The private sector was at its infancy when Nigeria inherited its colonial capitalist economy at independence. With the first coming of the military in 1966, Nigeria, in line with the policy of non-alignment, adopted a hybrid of state capitalism and socialism with significant private participation. In 1973, the military government introduced and rolled out an Indigenization Decree which nationalised operations run by multinational corporations and brought them under state control. The result was the proliferation of more 1,000 state run enterprises funded by Nigeria’s new found oil wealth. However, the crash of international oil prices in the early 1980’s, dwindling annual profits of state run enterprises and operational problems of nepotism, excessive bureaucracy, gross incompetence in management, lack of effective control and supervision by the Government among others made increased private participation in the national economy imperative. The response of the military administration of President Ibrahim Babangida to these challenges was the establishment of the Technical Committee on Privatization and Commercialization (TCPC) headed by the late Hamza Rafindadi Zayyad.

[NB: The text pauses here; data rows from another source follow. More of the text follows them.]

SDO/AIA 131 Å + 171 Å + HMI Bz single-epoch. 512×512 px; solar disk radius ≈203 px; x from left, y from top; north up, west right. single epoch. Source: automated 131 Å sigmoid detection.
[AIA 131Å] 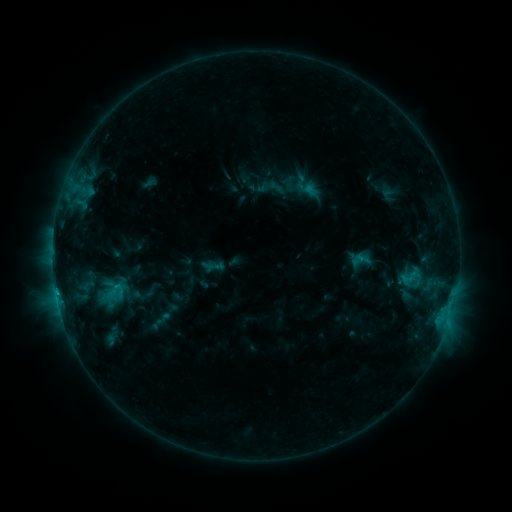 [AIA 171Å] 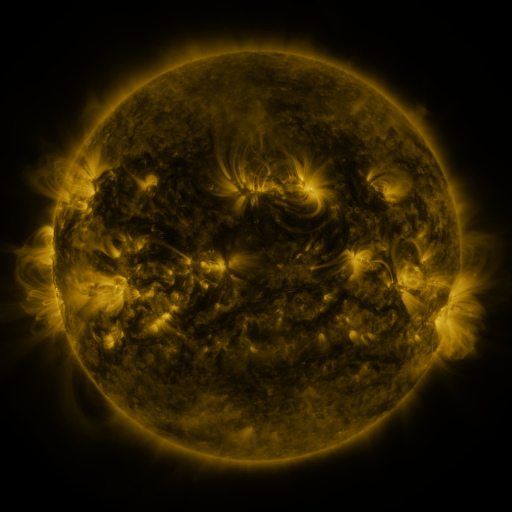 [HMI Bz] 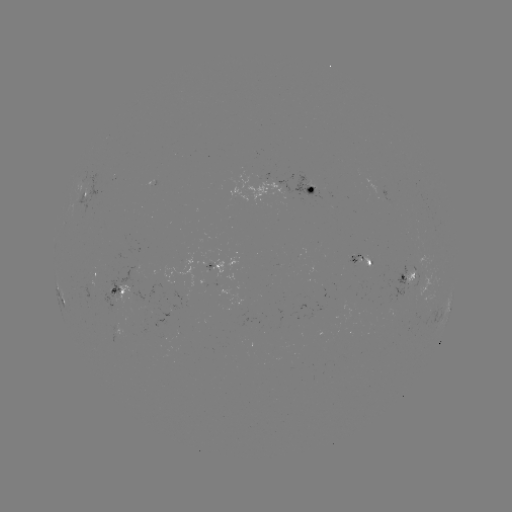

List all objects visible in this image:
sigmoid: <bbox>271, 171, 305, 204</bbox>
sigmoid: <bbox>402, 263, 423, 289</bbox>
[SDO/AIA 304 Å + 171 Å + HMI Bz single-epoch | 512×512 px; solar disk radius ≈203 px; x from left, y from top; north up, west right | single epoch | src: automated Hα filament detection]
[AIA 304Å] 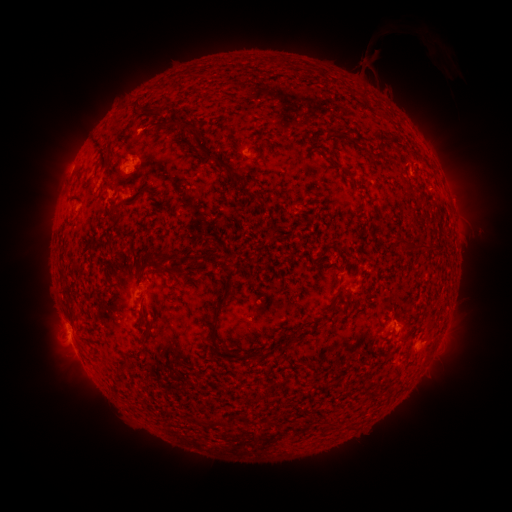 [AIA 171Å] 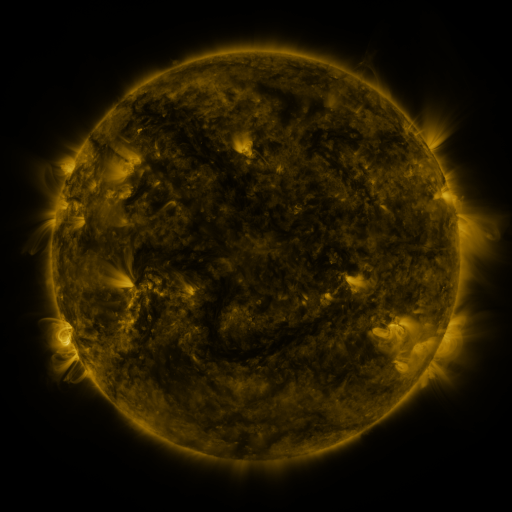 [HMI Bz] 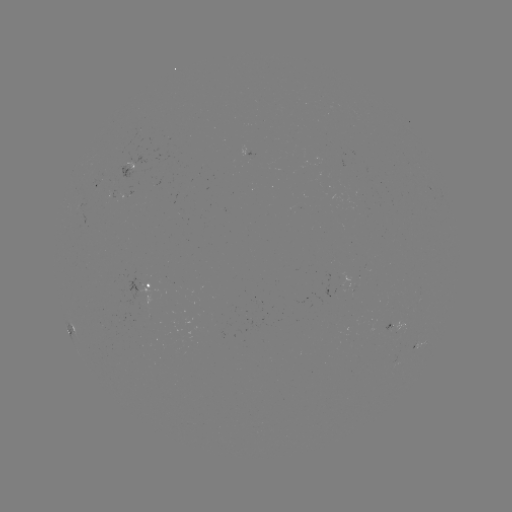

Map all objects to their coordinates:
filament: (271, 61)
filament: (163, 110)
filament: (305, 128)
filament: (335, 134)
filament: (208, 147)
filament: (237, 148)
filament: (217, 173)
filament: (350, 176)
filament: (234, 178)
filament: (185, 191)
filament: (247, 193)
filament: (217, 208)
filament: (277, 212)
filament: (424, 247)
filament: (190, 257)
filament: (171, 258)
filament: (154, 262)
filament: (322, 267)
filament: (173, 289)
filament: (339, 292)
filament: (221, 303)
filament: (74, 314)
filament: (144, 336)
filament: (214, 340)
filament: (252, 357)
filament: (199, 423)
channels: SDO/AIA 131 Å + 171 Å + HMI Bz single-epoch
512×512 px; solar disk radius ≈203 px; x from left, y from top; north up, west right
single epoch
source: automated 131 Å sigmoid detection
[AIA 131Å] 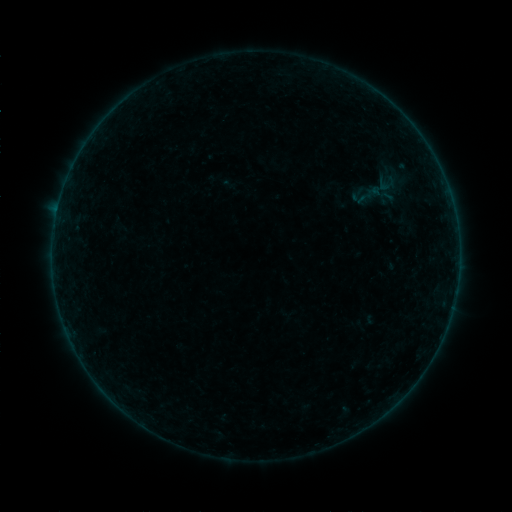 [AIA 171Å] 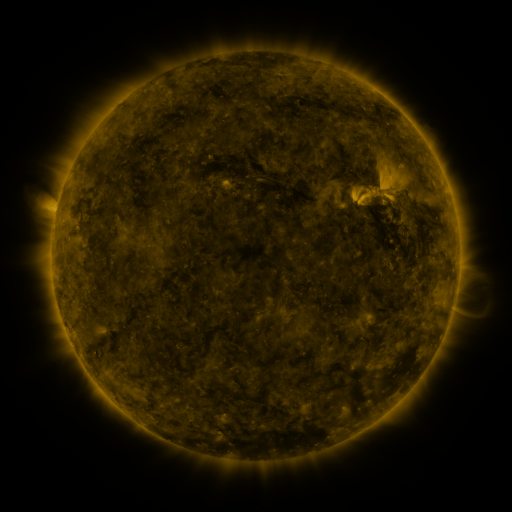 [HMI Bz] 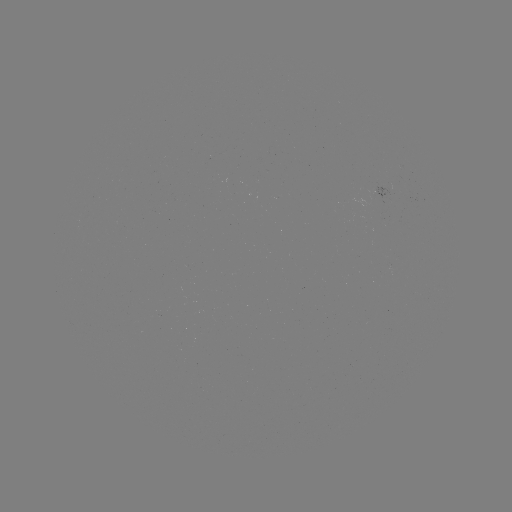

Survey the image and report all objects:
sigmoid: (376, 177, 399, 195)
sigmoid: (348, 184, 370, 202)
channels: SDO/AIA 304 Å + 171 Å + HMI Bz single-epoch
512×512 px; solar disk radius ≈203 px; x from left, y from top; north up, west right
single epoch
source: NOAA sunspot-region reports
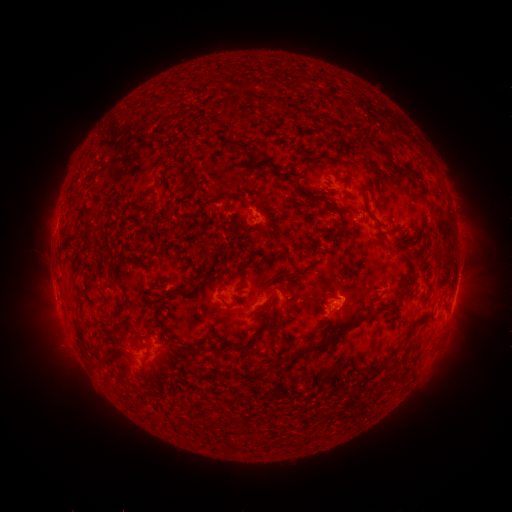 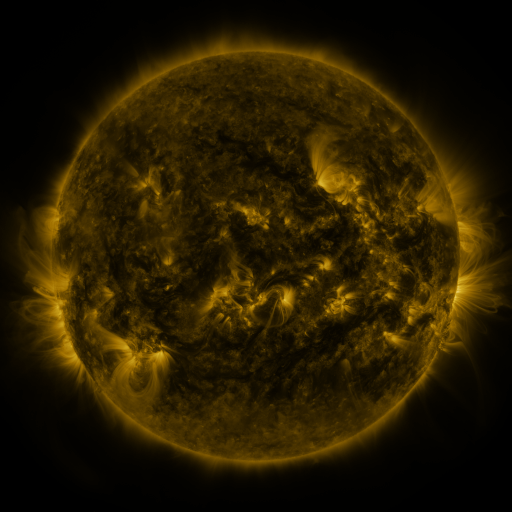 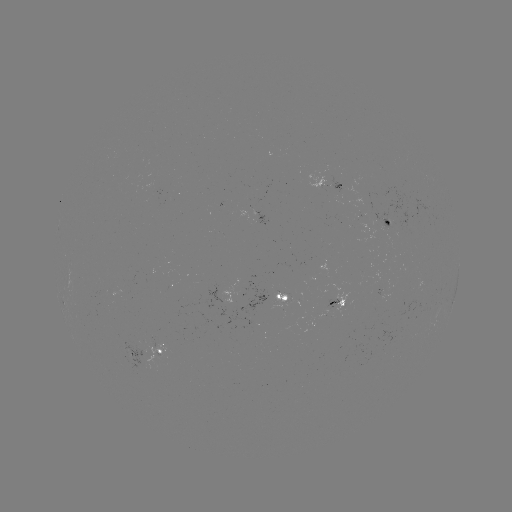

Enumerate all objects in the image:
spotted active region: (332, 182)
spotted active region: (259, 215)
spotted active region: (389, 222)
spotted active region: (283, 296)
spotted active region: (454, 297)
spotted active region: (338, 301)
spotted active region: (155, 349)
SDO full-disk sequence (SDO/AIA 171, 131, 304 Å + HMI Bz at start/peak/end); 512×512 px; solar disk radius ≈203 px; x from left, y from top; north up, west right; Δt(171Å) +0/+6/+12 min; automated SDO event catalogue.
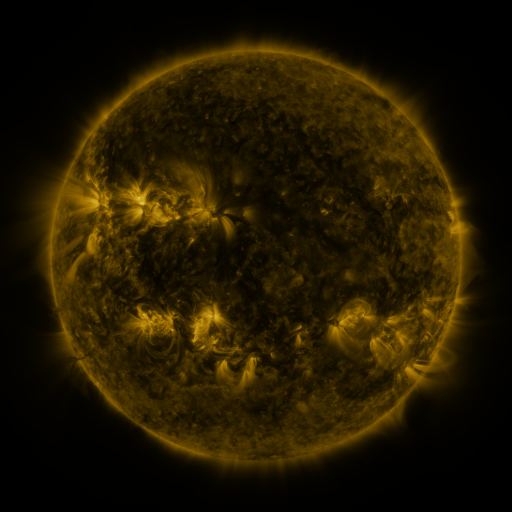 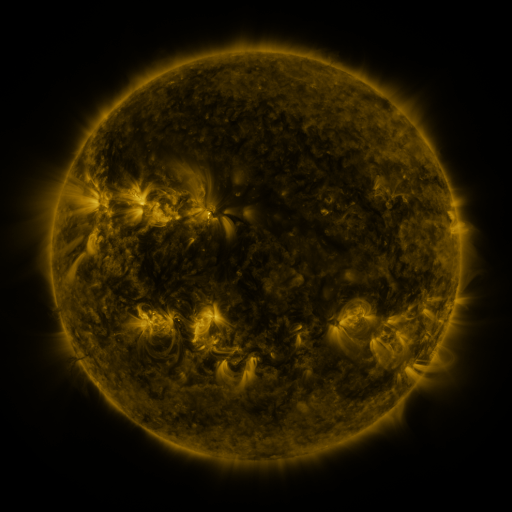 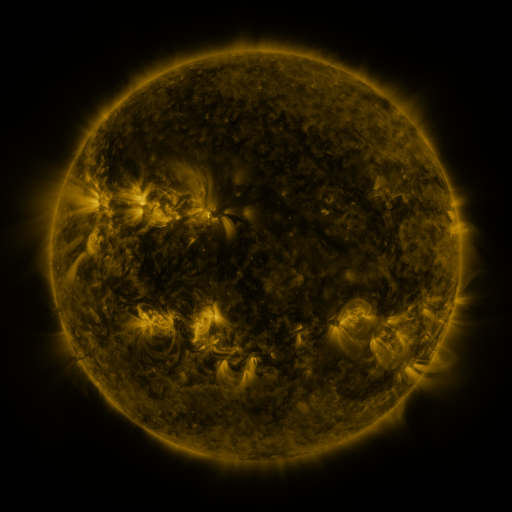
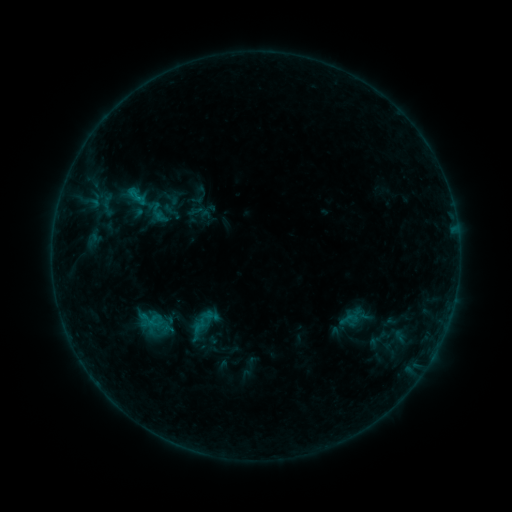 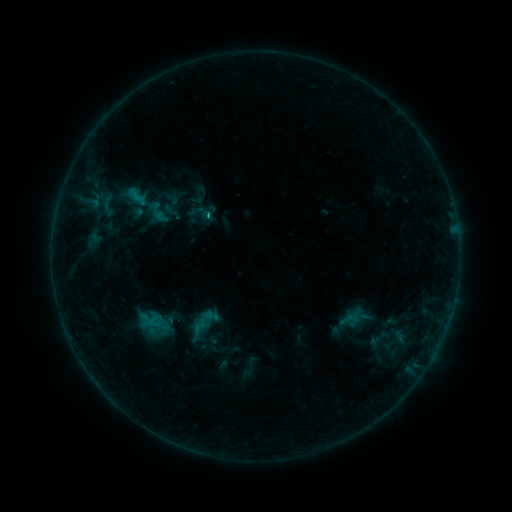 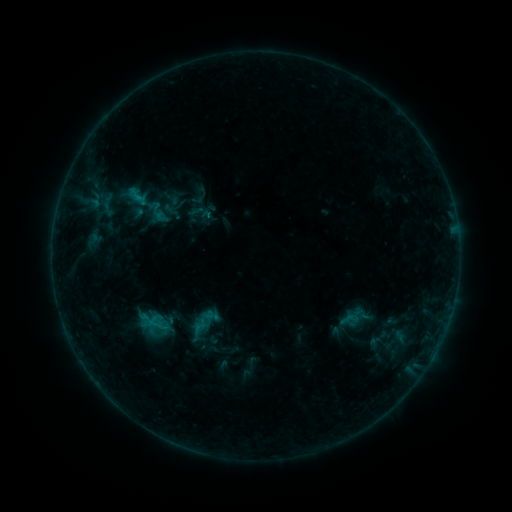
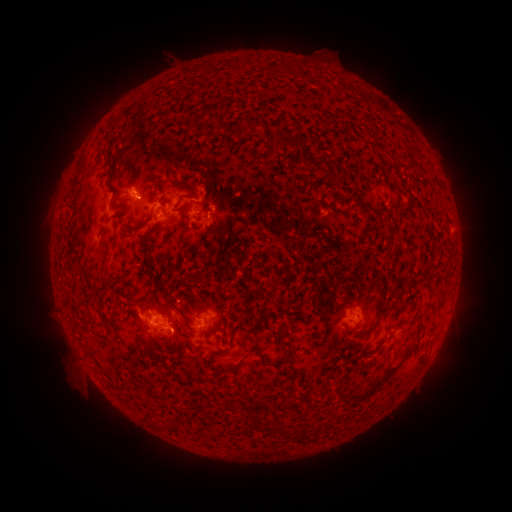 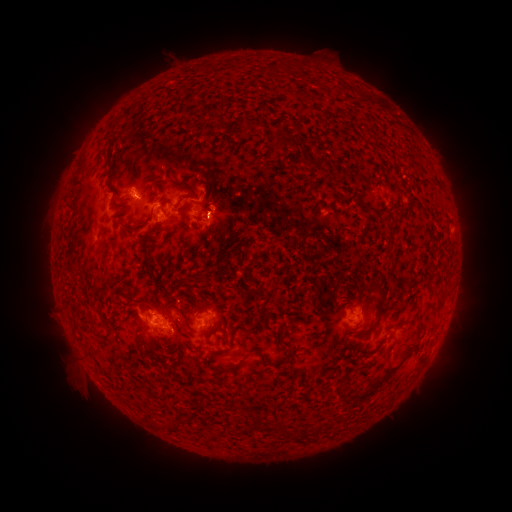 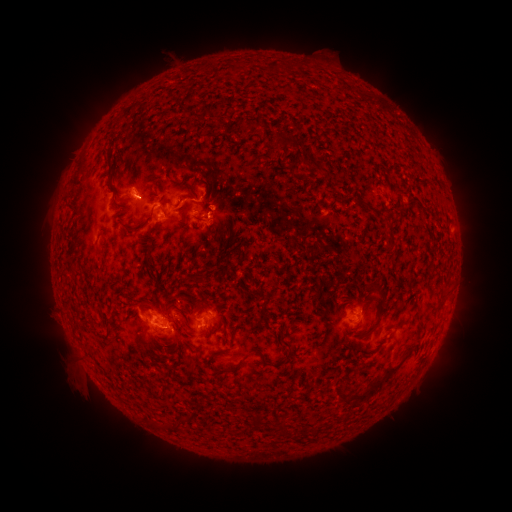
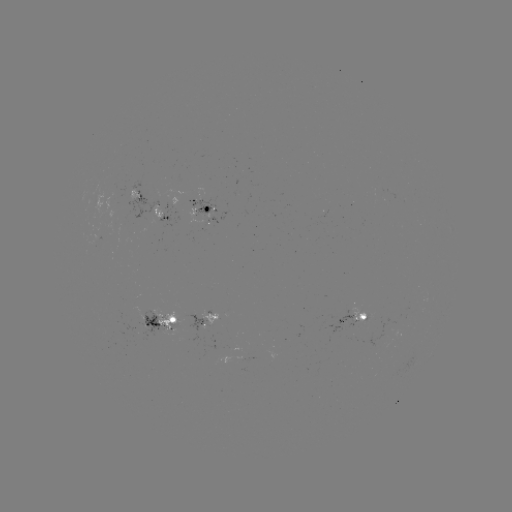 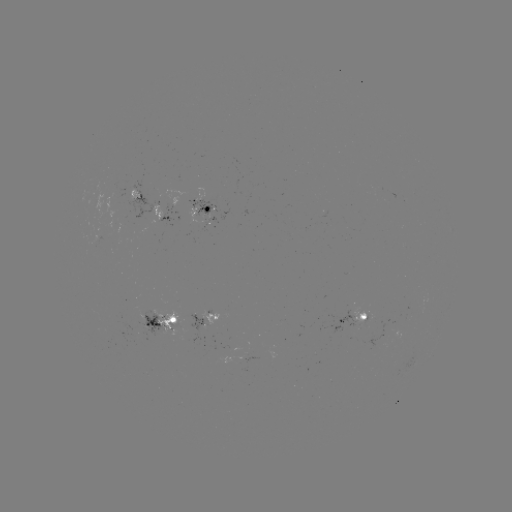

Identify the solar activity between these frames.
eruption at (218, 215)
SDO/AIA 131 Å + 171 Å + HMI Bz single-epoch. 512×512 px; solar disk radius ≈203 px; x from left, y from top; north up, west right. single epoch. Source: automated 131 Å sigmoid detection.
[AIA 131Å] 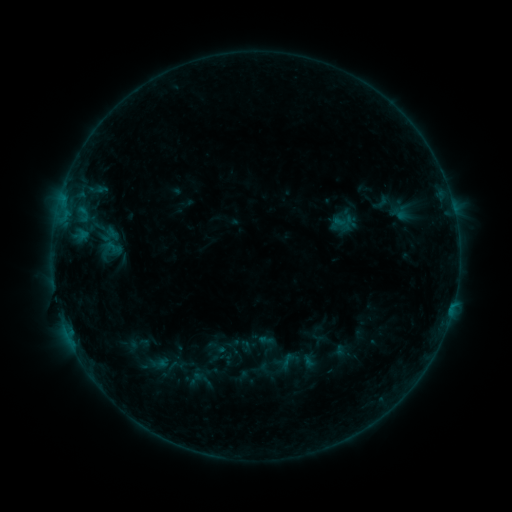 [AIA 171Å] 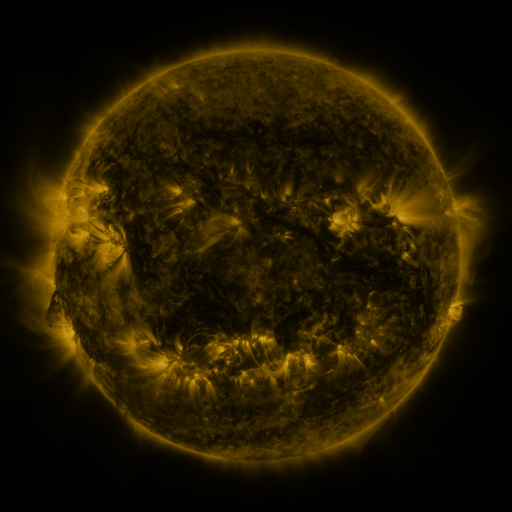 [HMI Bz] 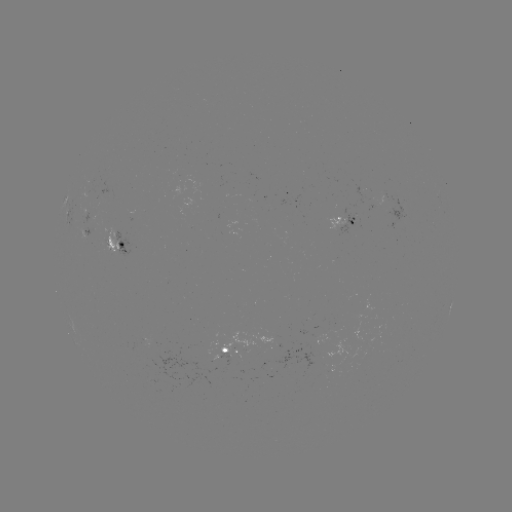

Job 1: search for sigmoid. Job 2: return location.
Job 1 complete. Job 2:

Under Rafindadi, the TCPC was widely hailed for laying down enduring structures to ensure effective privatisation of state run enterprises. Its assignments and targets were the disposal of Government equities in the Nigerian capital market, the privatisation of commercial and merchant banks, cement companies etc. To build on these economic landmarks, the Bureau for Public Enterprises (BPE) was established in 1999 as a successor to the TCPC. The National Council on Privatisation (NCP) was also established as the supervising body to BPE. These two regulatory agencies on Nigeria’s privatisation were established through the promulgation of the Public Enterprises Privatisation and Commercialisation Act 1999. But as Nigerians have come to realise, the Obasanjo idea, typical of Nigerian standard practice, altered the original programme of privatisation.
As usual, nobody will be sanctioned for the fraud and, in typical Nigerian style, buck-passing and shadow-chasing have been the game. Do Nigerians have to wait for a ‘corrective regime’ to clear the mess? Should there be a problem in dealing with whoever derailed a programme that was widely hailed at inception? Our fingers are crossed!